Nadine Dorries MP: The more who disclose historical abuse, the more people will become confident enough to open up to share their own experience
Two weeks ago, I wrote about the revelations surrounding Jimmy Savile and the culture of the 1970s.
Yesterday morning, on Twitter, I read a joke 'the 1970s has just been arrested'. As a girl growing up in Liverpool, I often heard the saying, 'many a true word said in jest' . You have to have grown up in the '70s to know how un-funny that joke is. You have to understand how prevalent and open abuse was.
Also yesterday, I heard that a high serving member of the government in the 1980s may have been involved in a pedophile ring. If this allegation has legs, if the name of the person is revealed, then there will be damage which will travel down a couple of decades and hit the party today.
Within 48hrs of the Jimmy Savile allegations hitting the headlines, his family had removed his gravestone - they knew the public backlash would, at the very least, probably result in its destruction. People had trusted Savile, they invest trust in a government too. Whereas people know that one man a government does not make, or indeed one person does not represent the behaviour of 650 others, there will be anger directed our way because we have an identity. There may be no gravestone to smash, but in Westminster, collectively, we are something a stick can be taken to.
A few weeks ago I commented that one good thing which could come out of the Jimmy Savile case would be that those who had been abused would have the confidence to come forward and disclose their own stories of abuse. It is a game of numbers. The more who disclose, the more will become confident enough to open up to share their own experience.

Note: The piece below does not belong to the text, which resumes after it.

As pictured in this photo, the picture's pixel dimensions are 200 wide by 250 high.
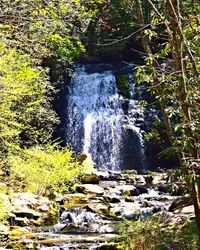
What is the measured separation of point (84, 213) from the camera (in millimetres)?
11234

Accusing someone of systematic child abuse is the most serious of allegations. A wrong allegation could destroy someone's life, reputation and career in a sentence. The problem is that for the large part, the evidence is down to the word of an individual. It is only when a group of individuals disclose and present a pattern of behaviour that the police can take the allegations to any form of conclusion. We live in a society, whereby guilt is proven by proof.
The unfolding scenario is that indeed, it appears that the seventies are being arrested - and so it should be. Posthumously, the TV personality and the government minister alike. However, It is worth remembering that most abusers, those with no profile, those who have slipped under the radar, will remain unaccountable. Those they abused remain scarred, with no justice or retribution and so who can blame them when they turn their anger towards those who have been named and shamed. By association, sadly, if the accusations against a former minister are true, some of that may come our way.